▶ Prompt
Leave out the pictures and output exactly the lines below from the one with "Coffee Right Meow - Funny Cat Tshirt" down to the one with "9782267012866: Points de", both of them included.

▶ The records
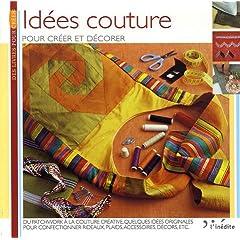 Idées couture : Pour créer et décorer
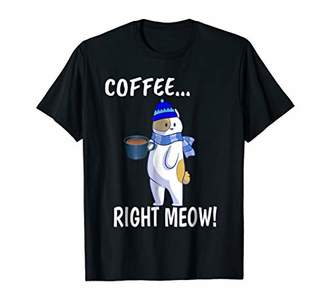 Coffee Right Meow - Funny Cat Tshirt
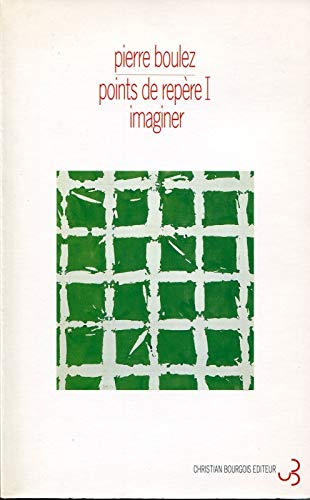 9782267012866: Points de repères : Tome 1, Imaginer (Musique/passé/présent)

* * *

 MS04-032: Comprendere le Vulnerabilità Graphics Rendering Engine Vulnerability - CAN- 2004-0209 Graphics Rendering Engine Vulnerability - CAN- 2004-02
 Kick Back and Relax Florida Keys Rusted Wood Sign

* * *

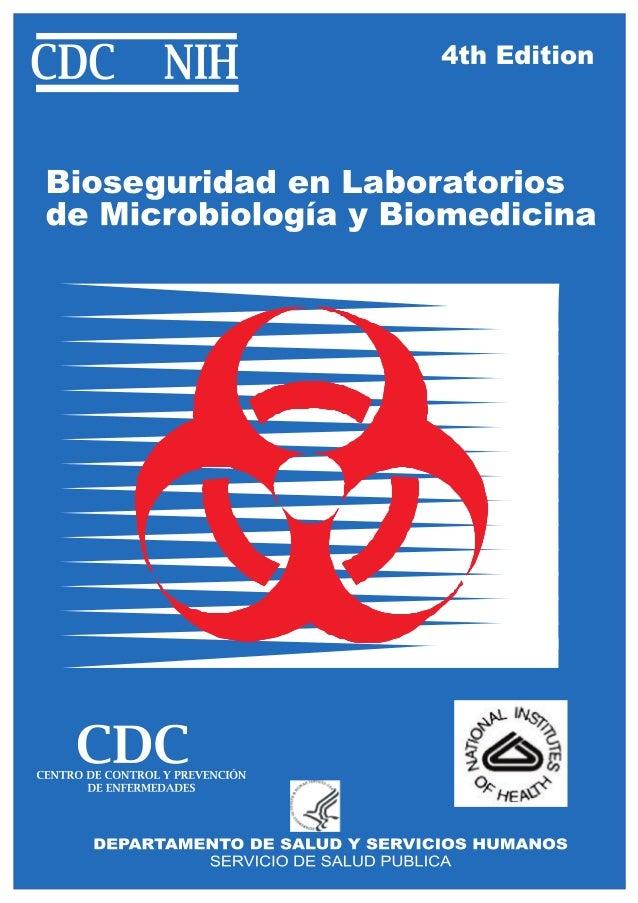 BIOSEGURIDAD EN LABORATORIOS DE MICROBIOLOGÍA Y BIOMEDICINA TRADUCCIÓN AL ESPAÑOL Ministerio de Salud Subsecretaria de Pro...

▶ Task result
 Coffee Right Meow - Funny Cat Tshirt
 9782267012866: Points de repères : Tome 1, Imaginer (Musique/passé/présent)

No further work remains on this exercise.